For the last two years, the project I am currently working with has been asking teachers in many different schools to use common initial and final assessment tasks. The tasks themselves have been drawn from the library of **MARS tasks** available through the Math Shell project, as well as other very similar tasks curated by the **Silicon Valley Math Initiative**.

Here is a sample question from a MARS task with an actual student response. The shaded in circles below represent the scoring decisions made by the teacher who scored this task.

This summer I have been tasked with rethinking how we use our common beginning of unit formative assessments in our project. The purposes of our common assessments are to:

- provide teachers with information so they use it to help plan,
- provide students with rich mathematics tasks to introduce them to the mathematics for that unit,
- provide our program staff with information on the aggregate needs of students in the project.

We recently had the senior advisors to our project give us some feedback, and much of the feedback around our assessment model fell right in line with feedback we got from teachers through-out the year; the information the teachers were getting wasn’t very useful, and the tasks were often too hard for students, particularly at the beginning of the unit.

The first thing we are considering is providing more options for initial tasks for teachers to use, rather than specifying a particular assessment task for each unit (although for the early units, this may be less necessary). This, along with some guidance as to the emphases for each task and unit, may help teachers choose tasks which provide more access to more of their students.

The next thing we are exploring is using a completely different scoring system. In the past, teachers went through the assessment for each student, and according to a rubric, assigned a point value (usually 0, 1, or 2) to each scoring decision, and then totaled these for each student to produce a score on the assessment. The main problem with this scoring system is that it tends to focus teachers on what students got right or wrong, and not what they did to attempt to solve the problem. Both focii have some use when deciding what to do next with students, but the first operates from a deficit model (what did they do wrong) and the second operates from a building-on-strengths (what do they know how to do) model.

I took a look at a sample of 30 students’ work **on this task**, and decided that I could roughly group each students’ solution for each question under the categories of “algebraic”, “division”, “multiplication”, “addition”, and “other” strategy. I then took two sample classrooms of students and analyzed each students’ work on each question, categorizing according to the above set of strategies. It was pretty clear to me that in one classroom the students were attempting to use addition more often than in the other, and were struggling to successfully use arithmetic to solve the problems, whereas in the other class, most students had very few issues with arithmetic. I then recorded this information in a spreadsheet, along with the student answers, and generated some summaries of the distribution of strategies attempted as shown below.
---
**Task requirements**:
**a)** In the text on common math assessment tasks, what five categories did the writer use to group each student's solution strategy?
**b)** Reproduce the portion of the text on common math assessment tasks starting with "The next thing" and going on through "to do) model.".
**c)** Write the next part of the text on common math assessment tasks, picking up after its final sentence.
---
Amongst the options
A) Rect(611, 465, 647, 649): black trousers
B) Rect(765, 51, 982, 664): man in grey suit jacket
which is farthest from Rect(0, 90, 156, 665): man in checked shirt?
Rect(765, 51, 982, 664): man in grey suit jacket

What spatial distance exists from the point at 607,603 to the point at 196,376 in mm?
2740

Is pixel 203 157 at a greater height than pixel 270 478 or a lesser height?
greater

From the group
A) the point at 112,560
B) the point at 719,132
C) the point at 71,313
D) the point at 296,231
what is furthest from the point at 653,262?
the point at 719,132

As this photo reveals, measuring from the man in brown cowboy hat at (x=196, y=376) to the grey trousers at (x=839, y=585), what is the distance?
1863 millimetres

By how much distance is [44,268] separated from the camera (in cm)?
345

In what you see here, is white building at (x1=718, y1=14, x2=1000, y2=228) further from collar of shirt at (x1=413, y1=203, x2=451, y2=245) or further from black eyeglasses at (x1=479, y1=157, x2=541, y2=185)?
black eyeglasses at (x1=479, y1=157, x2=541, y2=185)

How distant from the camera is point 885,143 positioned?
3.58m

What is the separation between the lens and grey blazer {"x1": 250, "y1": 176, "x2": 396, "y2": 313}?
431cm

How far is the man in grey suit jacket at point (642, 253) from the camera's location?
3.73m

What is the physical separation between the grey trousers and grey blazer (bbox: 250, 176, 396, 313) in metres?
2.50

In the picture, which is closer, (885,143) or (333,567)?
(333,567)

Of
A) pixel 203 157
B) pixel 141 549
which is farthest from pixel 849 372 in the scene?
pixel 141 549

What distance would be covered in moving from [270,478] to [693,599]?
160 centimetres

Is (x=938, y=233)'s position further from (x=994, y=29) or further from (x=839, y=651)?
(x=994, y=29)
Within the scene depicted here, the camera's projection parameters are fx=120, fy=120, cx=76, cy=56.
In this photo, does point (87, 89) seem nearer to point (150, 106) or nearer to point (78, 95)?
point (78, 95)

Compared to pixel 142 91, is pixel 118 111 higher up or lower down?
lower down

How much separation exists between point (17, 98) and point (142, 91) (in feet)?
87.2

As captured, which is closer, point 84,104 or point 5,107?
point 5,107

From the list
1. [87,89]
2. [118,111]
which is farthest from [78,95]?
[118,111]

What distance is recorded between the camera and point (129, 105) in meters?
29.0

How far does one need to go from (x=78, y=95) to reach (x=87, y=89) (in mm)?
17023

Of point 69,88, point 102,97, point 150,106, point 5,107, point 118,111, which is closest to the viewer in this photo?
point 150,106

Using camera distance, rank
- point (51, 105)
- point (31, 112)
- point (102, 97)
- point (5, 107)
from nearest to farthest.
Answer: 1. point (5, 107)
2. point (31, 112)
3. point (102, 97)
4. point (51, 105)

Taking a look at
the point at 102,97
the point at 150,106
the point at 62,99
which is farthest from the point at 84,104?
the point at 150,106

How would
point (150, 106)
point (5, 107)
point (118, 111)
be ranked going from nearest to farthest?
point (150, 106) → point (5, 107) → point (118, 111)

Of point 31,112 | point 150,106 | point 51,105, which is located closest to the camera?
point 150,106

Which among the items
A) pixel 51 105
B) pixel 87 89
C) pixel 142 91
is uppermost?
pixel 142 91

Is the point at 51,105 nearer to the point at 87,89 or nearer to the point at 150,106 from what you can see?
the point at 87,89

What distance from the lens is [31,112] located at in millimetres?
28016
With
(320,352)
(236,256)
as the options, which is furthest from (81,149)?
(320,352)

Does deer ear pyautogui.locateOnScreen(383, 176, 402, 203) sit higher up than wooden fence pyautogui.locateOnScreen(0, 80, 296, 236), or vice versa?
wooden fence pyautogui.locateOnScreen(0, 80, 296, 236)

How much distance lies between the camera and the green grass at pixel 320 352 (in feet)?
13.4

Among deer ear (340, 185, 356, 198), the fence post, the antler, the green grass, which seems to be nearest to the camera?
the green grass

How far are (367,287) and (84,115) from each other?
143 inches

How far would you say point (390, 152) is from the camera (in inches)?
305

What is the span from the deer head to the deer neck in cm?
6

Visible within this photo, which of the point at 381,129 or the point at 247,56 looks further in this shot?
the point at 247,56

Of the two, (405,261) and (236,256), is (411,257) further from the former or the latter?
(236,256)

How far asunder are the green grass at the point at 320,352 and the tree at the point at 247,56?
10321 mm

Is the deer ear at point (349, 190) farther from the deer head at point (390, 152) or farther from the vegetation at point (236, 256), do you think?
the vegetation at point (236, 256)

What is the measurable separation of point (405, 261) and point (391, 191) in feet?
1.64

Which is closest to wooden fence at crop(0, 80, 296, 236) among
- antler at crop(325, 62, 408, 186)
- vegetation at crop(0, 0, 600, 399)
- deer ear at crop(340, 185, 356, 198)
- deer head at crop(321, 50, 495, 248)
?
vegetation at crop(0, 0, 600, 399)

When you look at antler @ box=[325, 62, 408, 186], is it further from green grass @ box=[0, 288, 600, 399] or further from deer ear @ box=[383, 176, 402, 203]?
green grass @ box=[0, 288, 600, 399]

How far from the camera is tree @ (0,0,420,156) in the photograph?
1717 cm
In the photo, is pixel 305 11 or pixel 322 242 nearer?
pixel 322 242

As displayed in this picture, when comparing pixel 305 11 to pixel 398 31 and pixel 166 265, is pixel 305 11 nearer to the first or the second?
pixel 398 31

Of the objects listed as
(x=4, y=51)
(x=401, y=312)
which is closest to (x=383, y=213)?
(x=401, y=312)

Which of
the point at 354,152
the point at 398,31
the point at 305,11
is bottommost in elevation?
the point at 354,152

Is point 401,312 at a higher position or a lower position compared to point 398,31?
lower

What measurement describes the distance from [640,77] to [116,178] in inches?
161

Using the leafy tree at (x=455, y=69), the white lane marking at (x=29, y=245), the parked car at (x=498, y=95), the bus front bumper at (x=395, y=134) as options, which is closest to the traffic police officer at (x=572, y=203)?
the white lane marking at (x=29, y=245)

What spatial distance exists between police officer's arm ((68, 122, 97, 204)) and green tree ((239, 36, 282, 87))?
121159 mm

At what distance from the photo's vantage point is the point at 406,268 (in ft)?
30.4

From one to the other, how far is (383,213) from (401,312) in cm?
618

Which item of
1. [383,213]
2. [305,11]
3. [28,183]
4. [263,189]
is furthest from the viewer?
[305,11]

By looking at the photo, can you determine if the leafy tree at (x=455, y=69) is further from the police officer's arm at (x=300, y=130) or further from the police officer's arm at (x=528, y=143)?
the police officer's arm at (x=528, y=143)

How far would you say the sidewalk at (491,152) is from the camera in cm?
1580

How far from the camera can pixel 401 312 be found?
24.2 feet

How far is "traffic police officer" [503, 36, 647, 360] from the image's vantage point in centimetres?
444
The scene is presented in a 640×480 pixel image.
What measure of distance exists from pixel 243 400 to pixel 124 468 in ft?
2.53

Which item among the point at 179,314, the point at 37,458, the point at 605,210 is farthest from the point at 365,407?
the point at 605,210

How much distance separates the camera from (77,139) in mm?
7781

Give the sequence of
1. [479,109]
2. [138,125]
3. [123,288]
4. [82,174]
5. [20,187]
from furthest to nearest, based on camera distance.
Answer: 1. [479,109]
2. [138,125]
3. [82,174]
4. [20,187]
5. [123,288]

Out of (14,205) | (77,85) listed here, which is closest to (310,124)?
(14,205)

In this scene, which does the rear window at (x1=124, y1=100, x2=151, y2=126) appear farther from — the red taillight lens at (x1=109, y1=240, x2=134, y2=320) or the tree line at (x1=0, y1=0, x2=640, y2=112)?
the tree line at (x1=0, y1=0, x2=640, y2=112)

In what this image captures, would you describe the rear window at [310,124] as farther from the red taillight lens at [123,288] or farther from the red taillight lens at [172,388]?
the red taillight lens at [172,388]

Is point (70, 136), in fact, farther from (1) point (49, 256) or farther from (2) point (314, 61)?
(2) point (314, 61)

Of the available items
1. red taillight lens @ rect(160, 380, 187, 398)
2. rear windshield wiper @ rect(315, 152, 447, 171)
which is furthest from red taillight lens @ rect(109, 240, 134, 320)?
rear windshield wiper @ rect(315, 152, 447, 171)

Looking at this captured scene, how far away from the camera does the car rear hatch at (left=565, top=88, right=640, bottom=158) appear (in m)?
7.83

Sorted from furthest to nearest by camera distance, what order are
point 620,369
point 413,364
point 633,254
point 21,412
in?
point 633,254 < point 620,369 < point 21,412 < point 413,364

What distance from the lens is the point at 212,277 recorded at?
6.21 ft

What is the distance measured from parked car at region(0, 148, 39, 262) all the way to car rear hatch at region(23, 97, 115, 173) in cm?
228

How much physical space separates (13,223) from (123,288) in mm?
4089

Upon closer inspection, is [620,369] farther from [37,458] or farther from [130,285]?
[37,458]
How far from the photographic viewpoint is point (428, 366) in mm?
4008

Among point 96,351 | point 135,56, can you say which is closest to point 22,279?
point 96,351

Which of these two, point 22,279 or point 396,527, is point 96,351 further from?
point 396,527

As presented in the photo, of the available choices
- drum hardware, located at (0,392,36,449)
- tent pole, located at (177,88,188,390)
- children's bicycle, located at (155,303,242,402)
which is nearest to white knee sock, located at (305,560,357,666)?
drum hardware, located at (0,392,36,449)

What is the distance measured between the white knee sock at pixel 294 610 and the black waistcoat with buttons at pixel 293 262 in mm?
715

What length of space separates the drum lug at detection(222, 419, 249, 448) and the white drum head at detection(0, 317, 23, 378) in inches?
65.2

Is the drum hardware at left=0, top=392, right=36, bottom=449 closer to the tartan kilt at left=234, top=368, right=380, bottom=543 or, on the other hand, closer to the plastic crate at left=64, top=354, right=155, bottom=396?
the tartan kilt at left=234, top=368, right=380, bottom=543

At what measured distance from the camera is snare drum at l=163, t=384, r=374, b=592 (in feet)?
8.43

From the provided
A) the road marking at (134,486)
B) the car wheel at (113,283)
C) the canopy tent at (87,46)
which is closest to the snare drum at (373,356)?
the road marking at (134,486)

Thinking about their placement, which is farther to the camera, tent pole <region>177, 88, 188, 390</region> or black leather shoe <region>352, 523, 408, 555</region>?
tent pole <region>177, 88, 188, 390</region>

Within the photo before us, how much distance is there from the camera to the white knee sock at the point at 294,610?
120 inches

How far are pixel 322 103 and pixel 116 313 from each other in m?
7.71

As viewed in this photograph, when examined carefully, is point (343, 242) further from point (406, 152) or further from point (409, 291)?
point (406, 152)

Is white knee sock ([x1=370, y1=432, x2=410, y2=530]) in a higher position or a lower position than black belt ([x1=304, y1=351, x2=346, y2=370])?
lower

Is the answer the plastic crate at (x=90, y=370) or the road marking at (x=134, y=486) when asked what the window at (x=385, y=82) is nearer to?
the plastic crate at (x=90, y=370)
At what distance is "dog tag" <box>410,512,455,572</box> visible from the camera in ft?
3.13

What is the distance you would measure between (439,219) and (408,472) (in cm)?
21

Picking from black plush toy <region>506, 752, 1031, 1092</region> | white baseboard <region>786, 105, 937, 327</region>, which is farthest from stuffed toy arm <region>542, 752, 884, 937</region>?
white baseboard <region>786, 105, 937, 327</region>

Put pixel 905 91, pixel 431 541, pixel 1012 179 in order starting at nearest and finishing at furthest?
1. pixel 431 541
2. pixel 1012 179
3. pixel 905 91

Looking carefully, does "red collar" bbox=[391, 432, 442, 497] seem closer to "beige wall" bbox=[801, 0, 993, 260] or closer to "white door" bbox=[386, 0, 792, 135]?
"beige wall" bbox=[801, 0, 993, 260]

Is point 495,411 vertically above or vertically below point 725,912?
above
---
**Task-by-task results**:
**a)** Algebraic, division, multiplication, addition, and other.

**b)**
The next thing we are exploring is using a completely different scoring system. In the past, teachers went through the assessment for each student, and according to a rubric, assigned a point value (usually 0, 1, or 2) to each scoring decision, and then totaled these for each student to produce a score on the assessment. The main problem with this scoring system is that it tends to focus teachers on what students got right or wrong, and not what they did to attempt to solve the problem. Both focii have some use when deciding what to do next with students, but the first operates from a deficit model (what did they do wrong) and the second operates from a building-on-strengths (what do they know how to do) model.

**c)**
One assumption I made when even thinking about categorizing student strategies instead of scoring them for accuracy is that students will likely use the strategy to solve a problem which seems most appropriate to them, and that by extension, if they do not use a more efficient or more accurate strategy, it is because they don’t really understand why it works. In both of these classrooms, students tended to use addition to solve the first problem, but in one classroom virtually no students ever used anything beyond addition to solve any of the problems, and in the other classroom, students used more sophisticated multiplication strategies, and a few students even used algebraic approaches.

I tested this approach with two of my colleagues, who are also mathematics instructional specialists, and after categorizing the student responses, they both were able to come up with ideas on how they might approach the upcoming unit based on the student responses, and did not find the amount of time to categorize the responses to be much different than it would have been if they were scoring the responses.

I’d love some feedback on this process before we try and implement it in the 32 schools in our project next year. Has anyone focused on categorizing or summarizing student types of student responses on an assessment task in this way before? Does this process seem like it would be useful for you as a teacher? Do you have any questions about this approach?

At the end of the day someone somewhere is going to want a number attached to each student, so some form of scoring is unavoidable. Clearly it is not a good idea to abandon some sort of score for getting a more or less correct answer, and this should be scored independently of the method. I would then develop a scoring system for level of sophistication (or appropriateness) of the approach used, so for example if using algebra was considered the more “advanced” approach it would get more points than just adding up. Some fine tuning would be necessary, and probably some serious scaling.

I was surprised and concerned that none of the students looked at the pattern of the border to see that 5 more were needed each time. This says a lot about the general approach to the teaching of math.

Oh, and your illustractions, tables etcetera seem only to show the data from one of the two groups.

The need for a score is unavoidable, however, there is no need for a score for a task at the beginning of a unit, and in fact it is probably inappropriate. Instead, the idea is that the task (on a very closely related set of mathematics) at the end of the unit is scored, and can be converted into a grade for students as needed, but that hopefully we can convince the constituents of this system that a numerical score is not necessary for the beginning of unit.

I interpreted “5 more are needed each time” as a necessary understanding for a successful approach, but that some students basically thought of finding the answer as two additions, some students thought of 2 more in the pattern as being 10 more white hexagons (ie. they multiplied before adding), and a very small number of students created a linear equation to solve for the missing number. I wonder if they were not in a mathematics class if they would do this…

As for the data above, yes it is representative. With my colleagues, we have looked at four classrooms worth of student work, and we were able to categorize most approaches in the categories above, with only a small number of approaches not being easily described.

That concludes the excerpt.